Georgettan's Pooram Malayalam Movie Review

Feature Film | U | Comedy, Family
Unlike Dileep's typical potboilers, 'Georgettan's Pooram' has less froth in its substance. Unfortunately, once the director revives the 'superhero image,' all the gimmicks begin to tumble and the tale ends as you expect.
Apr 1, 2017 By K. R. Rejeesh

Director K. Biju mentions in the beginning about the playgrounds in his native place that recounted stories to him. That inspiration is transformed into his second film, "Georgettan's Pooram", which tells a story in the backdrop of a playground in Thrissur. Biju's story is simple and lucid but its execution is less convincing.


The events in "Georgettan's Pooram" are entwined with the life of four happy-go-lucky youngsters. Led by George Vadakkan (Dileep), "Mathai parambu" in their place is their usual hangout. The tract of land was bequeathed by P.V. Mathai, a former Kabadi player who represented India in Asiad, with the intention of fostering talented sportspersons in his village. But now the ground is in a bad condition.


Since it's the haven for George and his friends, they extract money from people for conducting meetings and events. Nobody wants to question their authority there since the locals give little care for the ground. George's father, Mathews Vadakkan (Ranji Panicker), is a priest, who wants his son to follow his path. But George is relentless. Once George meets Merlin (Rejisha Vijayan) and he develops a crush on her.


The story is emotionally related to Joseph (TG Ravi) also, a former Kabadi player, who lives at the water tank near the ground.
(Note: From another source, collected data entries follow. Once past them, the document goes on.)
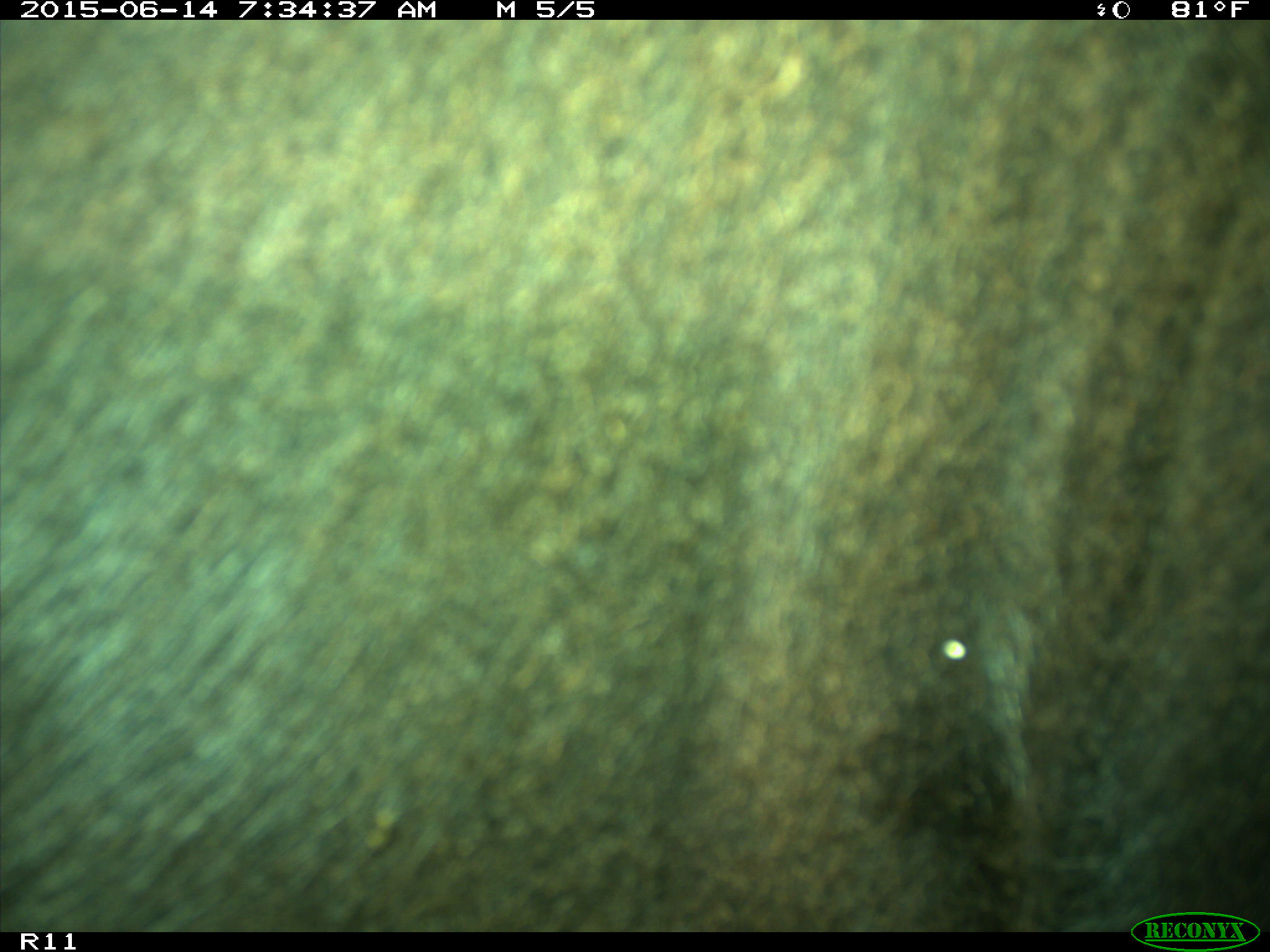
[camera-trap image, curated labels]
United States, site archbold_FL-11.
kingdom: Animalia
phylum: Chordata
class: Mammalia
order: Artiodactyla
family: Bovidae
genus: Bos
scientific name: Bos taurus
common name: domestic cow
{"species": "Bos taurus (domestic cow)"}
Things go well until Mathai's son Peter (Chemban Vinod Jose) appears claiming the ownership of the property. But George and his friends are not willing to give up the ground. Then comes the "Kabadi episode" that points to a predictable climax.


Dileep's Thrissur slang and screen presence lend the movie a freshness. Though Rejisha Vijayan has a few dialogues in the film, her character carries some kind of dignity. The screenplay by Y.V. Rajesh is not engrossing and the climax appears to be ludicrous.


Unlike Dileep's typical potboilers, "Georgettan's Pooram" has less froth in its substance. Unfortunately, once the director revives the 'superhero image,' all the gimmicks begin to tumble and the tale ends as you expect.